▶ [Direction]: Retype the stretch of the business growth strategist interview from "Looking back, I’ve" through "and over again.".

▶ [Quoted text]:
============

Outside of school, I got my first job at 18. Within two months, I was managing shift scheduling. By 19, I was building a swim lesson program from scratch and scaling it to six figures in its first six months. That experience taught me how to build infrastructure, lead teams, and create systems that could sustain growth.
In 2021, photographers began asking if I could help manage their Instagram accounts. That was the turning point. I stepped behind the scenes of female-founded businesses and started seeing the real patterns. Over the years, I’ve worn a lot of hats in the online space — life coach, Instagram manager, course builder, creative director, virtual assistant, graphic designer, systems builder, launch strategist. Each role sharpened a different skill set. Messaging. Operations. Offer design. Execution. Leadership.
And in December 2025, I started using the title business growth strategist, because it reflected the full scope of what I’ve been doing while wearing so many different hats.
Today, I help service-based female founders scale their income and impact without being glued to their laptops. My work connects visibility, client experience, and operational infrastructure so growth becomes predictable instead of reactive. I focus on building businesses that can actually hold the ambition behind them.
Looking back, I’ve always been the person who maps the path, builds the structure, and helps others move forward with clarity.
Alright, so let’s dig a little deeper into the story – has it been an easy path overall and if not, what were the challenges you’ve had to overcome?
Does anyone ever really have a smooth road?
Even the people who are handed opportunities still have to build trust. No one is just handing over their credit card information without belief. Entrepreneurship requires earning that belief — over and over again.

============

▶ [Entries supplied]:
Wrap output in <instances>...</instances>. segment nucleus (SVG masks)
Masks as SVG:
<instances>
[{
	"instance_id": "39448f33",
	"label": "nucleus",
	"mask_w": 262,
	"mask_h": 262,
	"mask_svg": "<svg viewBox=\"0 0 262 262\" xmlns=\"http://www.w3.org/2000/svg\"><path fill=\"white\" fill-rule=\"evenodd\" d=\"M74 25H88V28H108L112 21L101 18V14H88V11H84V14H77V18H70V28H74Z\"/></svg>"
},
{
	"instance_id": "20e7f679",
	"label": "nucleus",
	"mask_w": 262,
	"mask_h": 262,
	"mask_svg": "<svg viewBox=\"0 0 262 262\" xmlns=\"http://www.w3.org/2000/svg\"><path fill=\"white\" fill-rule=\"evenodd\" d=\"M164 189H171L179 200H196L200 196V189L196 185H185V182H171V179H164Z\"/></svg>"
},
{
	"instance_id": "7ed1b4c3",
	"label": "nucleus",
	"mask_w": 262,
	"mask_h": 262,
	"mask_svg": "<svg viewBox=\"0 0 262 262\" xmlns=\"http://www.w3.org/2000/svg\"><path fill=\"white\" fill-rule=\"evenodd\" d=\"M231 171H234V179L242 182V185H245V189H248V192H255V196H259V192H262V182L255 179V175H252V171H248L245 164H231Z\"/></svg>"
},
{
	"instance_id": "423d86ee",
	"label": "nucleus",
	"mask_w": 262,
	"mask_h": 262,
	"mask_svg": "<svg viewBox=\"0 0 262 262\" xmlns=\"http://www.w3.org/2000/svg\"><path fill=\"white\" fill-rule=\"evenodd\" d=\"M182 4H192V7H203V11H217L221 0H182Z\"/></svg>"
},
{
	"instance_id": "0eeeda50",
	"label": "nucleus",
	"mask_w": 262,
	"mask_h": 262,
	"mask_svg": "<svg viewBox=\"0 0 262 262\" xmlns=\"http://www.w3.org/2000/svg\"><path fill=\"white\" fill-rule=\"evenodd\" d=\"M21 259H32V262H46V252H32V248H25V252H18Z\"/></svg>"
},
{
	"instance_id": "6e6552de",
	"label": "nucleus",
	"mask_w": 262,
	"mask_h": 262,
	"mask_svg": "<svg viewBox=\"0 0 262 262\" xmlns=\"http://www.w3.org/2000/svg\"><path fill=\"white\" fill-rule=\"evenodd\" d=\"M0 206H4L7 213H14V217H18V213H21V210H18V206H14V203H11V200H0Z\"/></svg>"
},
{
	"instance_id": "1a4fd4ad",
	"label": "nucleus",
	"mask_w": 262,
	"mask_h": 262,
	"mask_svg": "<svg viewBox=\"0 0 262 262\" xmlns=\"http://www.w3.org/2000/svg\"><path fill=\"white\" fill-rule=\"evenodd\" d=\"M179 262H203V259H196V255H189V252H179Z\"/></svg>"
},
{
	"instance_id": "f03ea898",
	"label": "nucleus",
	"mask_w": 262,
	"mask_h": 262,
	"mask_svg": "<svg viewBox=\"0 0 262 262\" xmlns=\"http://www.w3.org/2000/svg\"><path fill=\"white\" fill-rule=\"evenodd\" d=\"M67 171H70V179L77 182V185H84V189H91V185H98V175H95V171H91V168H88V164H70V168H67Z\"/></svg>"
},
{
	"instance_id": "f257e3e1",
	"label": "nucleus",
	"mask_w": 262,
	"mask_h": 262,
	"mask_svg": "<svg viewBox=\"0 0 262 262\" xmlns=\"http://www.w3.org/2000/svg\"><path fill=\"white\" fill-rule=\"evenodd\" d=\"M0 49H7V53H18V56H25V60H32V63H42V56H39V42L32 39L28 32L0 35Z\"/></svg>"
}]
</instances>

============

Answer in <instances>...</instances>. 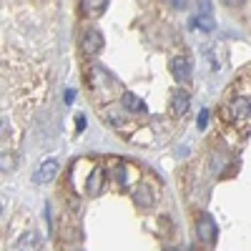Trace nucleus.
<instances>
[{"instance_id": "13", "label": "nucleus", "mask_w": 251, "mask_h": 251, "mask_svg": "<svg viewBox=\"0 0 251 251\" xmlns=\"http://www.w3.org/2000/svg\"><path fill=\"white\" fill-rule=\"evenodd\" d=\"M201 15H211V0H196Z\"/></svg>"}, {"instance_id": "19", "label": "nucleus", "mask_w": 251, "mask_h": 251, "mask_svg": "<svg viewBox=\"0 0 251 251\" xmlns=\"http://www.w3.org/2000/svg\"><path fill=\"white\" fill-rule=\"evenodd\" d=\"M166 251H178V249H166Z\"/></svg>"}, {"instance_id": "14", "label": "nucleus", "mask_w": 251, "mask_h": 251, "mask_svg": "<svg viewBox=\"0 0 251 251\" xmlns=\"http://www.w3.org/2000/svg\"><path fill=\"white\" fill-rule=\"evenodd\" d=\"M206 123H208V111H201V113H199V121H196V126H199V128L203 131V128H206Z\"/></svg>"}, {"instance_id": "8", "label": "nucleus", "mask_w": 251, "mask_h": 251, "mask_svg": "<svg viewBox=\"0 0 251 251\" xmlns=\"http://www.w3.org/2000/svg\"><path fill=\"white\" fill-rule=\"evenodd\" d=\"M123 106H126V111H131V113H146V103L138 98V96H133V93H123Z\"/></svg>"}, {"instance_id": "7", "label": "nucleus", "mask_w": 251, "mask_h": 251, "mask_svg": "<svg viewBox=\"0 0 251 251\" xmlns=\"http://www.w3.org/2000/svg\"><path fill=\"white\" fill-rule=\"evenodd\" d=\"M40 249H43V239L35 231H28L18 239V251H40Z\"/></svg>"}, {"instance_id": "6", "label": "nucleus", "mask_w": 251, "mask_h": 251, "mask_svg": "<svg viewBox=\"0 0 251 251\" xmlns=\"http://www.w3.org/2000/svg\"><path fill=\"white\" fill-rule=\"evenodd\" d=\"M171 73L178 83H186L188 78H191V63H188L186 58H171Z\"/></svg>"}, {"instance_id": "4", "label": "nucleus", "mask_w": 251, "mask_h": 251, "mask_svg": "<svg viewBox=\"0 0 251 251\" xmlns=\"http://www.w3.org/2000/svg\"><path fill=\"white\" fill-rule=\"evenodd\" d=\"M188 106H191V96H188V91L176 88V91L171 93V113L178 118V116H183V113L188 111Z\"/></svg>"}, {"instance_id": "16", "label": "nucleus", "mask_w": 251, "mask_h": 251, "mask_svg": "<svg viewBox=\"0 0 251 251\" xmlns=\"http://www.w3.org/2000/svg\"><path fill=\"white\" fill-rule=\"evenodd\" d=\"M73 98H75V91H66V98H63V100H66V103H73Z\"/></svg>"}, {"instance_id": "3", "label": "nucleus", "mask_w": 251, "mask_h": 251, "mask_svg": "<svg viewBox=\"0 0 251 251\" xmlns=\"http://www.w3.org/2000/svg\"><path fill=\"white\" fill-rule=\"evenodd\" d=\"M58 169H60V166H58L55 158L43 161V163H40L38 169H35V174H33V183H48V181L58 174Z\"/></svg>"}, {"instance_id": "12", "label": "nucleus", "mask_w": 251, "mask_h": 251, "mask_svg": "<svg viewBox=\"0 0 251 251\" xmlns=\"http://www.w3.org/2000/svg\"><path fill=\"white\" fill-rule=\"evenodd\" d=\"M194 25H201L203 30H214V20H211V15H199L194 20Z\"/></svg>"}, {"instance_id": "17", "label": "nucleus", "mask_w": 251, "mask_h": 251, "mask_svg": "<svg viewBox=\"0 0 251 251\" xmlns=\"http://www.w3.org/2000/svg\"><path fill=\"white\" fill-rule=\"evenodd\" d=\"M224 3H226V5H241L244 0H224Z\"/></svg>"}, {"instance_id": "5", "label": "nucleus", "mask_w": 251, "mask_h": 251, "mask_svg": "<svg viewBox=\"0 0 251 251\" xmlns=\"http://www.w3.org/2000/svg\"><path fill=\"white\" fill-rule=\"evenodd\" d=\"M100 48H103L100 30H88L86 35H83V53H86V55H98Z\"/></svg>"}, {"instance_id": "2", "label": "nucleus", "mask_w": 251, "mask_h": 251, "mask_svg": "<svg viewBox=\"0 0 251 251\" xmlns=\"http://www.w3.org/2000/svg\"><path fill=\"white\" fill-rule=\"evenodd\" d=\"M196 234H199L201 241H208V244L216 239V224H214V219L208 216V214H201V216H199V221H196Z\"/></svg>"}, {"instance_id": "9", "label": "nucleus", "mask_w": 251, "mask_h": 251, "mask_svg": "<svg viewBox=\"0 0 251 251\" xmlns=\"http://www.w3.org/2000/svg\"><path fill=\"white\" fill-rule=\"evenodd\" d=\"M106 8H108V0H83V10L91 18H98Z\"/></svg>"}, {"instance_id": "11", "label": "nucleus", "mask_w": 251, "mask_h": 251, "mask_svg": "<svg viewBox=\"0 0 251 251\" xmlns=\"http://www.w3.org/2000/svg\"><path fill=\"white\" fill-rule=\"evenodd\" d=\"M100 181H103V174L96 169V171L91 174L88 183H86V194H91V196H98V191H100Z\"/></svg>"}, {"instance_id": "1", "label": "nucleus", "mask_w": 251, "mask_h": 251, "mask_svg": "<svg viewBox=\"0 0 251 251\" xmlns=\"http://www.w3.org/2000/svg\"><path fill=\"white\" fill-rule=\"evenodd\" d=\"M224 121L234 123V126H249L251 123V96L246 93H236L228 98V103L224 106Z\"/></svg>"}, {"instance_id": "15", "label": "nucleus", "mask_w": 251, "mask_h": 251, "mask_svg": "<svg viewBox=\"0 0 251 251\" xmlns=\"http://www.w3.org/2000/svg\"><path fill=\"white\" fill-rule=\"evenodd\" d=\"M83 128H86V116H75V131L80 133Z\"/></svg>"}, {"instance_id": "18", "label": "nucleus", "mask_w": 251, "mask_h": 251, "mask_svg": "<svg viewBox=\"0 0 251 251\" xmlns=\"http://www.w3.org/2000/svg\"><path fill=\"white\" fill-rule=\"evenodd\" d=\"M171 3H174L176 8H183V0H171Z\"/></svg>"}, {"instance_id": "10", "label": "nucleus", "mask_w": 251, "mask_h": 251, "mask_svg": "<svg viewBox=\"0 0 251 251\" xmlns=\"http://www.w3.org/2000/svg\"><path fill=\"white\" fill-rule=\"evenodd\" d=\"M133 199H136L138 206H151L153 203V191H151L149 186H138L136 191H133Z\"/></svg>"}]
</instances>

============

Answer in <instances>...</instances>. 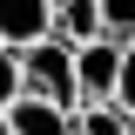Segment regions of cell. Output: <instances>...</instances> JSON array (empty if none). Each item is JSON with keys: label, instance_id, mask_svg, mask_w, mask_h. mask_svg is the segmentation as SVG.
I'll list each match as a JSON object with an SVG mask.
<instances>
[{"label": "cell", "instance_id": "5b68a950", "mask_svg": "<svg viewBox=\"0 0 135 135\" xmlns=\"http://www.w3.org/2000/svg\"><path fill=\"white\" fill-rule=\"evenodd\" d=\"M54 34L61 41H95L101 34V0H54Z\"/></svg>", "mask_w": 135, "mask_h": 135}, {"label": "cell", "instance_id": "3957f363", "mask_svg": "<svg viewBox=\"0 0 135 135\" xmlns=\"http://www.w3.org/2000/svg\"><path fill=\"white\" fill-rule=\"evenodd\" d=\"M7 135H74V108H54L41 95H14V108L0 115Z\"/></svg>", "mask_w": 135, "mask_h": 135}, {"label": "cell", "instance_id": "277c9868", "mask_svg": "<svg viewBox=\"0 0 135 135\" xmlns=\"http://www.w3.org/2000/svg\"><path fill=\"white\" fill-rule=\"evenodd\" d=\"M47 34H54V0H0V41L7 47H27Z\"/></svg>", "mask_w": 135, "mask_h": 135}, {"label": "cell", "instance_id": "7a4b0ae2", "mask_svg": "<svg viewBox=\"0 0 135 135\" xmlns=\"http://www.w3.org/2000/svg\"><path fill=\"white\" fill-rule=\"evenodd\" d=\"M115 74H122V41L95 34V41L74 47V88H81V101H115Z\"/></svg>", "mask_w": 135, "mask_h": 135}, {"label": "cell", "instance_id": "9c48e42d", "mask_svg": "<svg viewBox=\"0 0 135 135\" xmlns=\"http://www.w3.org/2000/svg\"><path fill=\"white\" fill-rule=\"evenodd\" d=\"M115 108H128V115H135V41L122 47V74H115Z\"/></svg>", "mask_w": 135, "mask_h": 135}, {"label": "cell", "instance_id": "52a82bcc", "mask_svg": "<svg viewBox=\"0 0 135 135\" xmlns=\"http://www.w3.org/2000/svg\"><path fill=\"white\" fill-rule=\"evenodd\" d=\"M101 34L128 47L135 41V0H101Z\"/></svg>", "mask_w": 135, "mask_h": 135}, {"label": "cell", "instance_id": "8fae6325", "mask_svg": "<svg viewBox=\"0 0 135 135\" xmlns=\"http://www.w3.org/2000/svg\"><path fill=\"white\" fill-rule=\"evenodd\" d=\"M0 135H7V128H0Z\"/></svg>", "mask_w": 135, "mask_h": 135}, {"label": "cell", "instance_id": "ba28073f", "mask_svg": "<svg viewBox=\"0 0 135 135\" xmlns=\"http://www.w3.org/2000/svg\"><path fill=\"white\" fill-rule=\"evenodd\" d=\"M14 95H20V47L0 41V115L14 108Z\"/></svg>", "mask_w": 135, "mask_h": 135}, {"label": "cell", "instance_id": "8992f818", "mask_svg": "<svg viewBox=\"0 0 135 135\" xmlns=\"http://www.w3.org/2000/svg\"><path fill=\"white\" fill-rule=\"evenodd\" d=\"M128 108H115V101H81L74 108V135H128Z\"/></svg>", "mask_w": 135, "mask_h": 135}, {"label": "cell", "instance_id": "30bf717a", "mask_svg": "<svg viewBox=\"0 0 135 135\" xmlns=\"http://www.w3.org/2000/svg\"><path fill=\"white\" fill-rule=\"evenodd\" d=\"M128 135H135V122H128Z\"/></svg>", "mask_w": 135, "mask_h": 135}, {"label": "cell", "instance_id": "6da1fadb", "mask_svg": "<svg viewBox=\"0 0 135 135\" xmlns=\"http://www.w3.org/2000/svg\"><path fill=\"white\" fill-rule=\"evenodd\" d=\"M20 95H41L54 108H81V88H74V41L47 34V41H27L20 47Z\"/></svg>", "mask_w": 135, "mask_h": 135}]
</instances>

============

▶ [In response]:
Looking back, I’ve always been the person who maps the path, builds the structure, and helps others move forward with clarity.
Alright, so let’s dig a little deeper into the story – has it been an easy path overall and if not, what were the challenges you’ve had to overcome?
Does anyone ever really have a smooth road?
Even the people who are handed opportunities still have to build trust. No one is just handing over their credit card information without belief. Entrepreneurship requires earning that belief — over and over again.